The Battle of Five Armies
Perhaps the most storied deed of the Iron Hills occurred in the year 2941 of the Third Age. When the call went forth that the Mountain was reclaimed but besieged, Dáin Ironfoot led a formidable host of five hundred heavily armed Dwarves, clad in shirts of linked mail and wielding mattocks of tempered steel. They marched with unrelenting speed to the Lonely Mountain, standing as the bulwark against the darkness of the Battle of Five Armies. Their disciplined phalanxes stood fast against the onslaught of Goblins and Wargs, and it was their intervention that turned the tide of the fray, ensuring that the legacy of Thorin Oakenshield would not perish in ignominy. Following the victory, Dáin was acclaimed King under the Mountain, and the Iron Hills became the primary reservoir of strength for the restored realm of Erebor.

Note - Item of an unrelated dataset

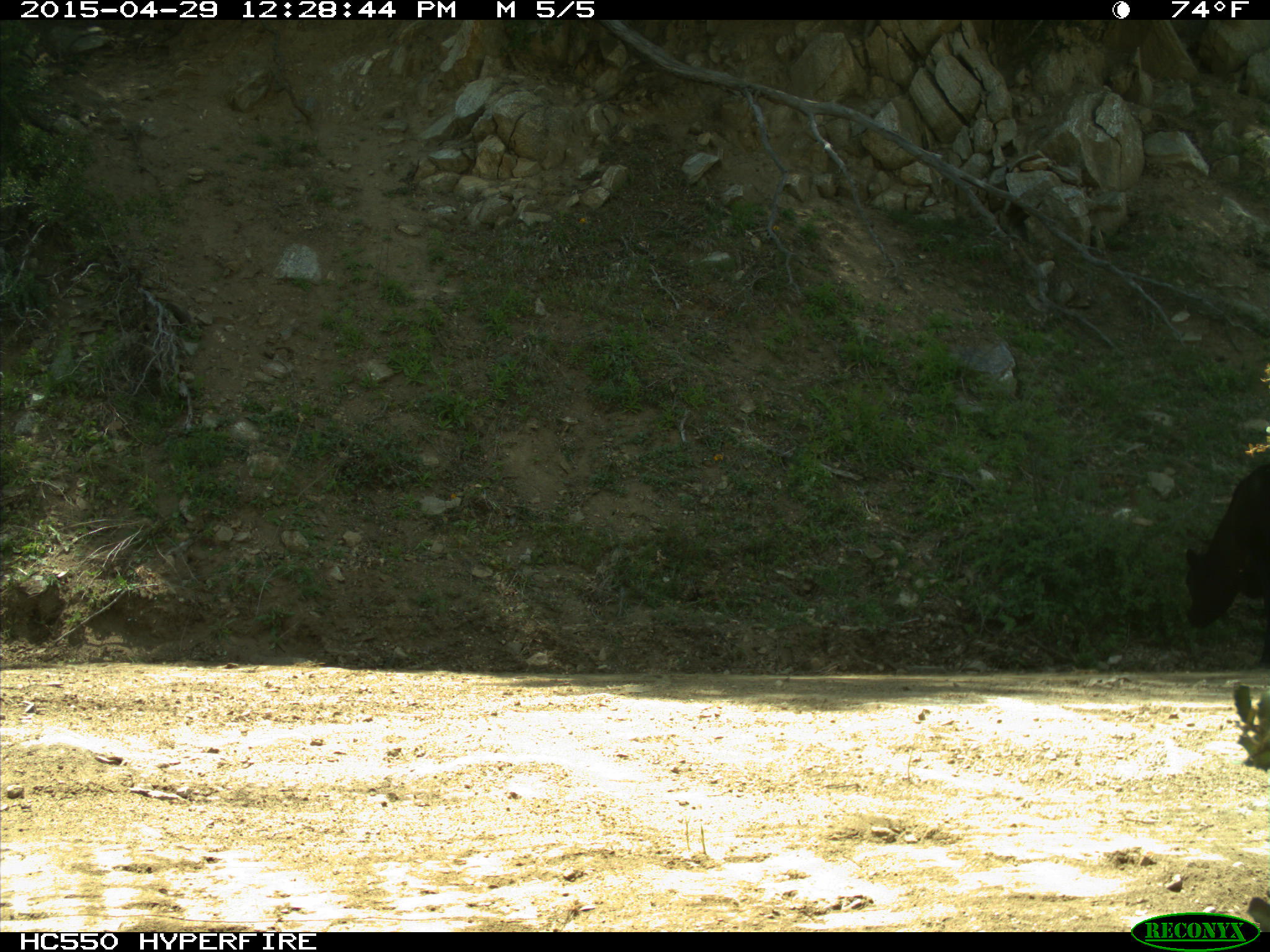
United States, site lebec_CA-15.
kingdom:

The Final Stand and The Fate of the Realm
As the shadows deepened with the return of the Enemy, the Iron Hills remained the steadfast shield of the North. In the final days of the War of the Ring, as the forces of Sauron marched upon the free peoples, Dáin Ironfoot, now aged and grizzled, fought alongside King Brand of Dale. Before the very gates of Erebor, Dáin stood over the body of his fallen ally, refusing to yield even as the enemy pressed in with overwhelming numbers. There, the Lord of the Iron Hills met his end, his axe still gripped in his hand. Though the lineage of the Iron Hills became inextricably woven into the throne of Erebor, their ancestral halls in the East remained a testament to the endurance of the Naugrim, a people who, though they sought gold and stone, found their true glory in the defense of the light against the encroaching night.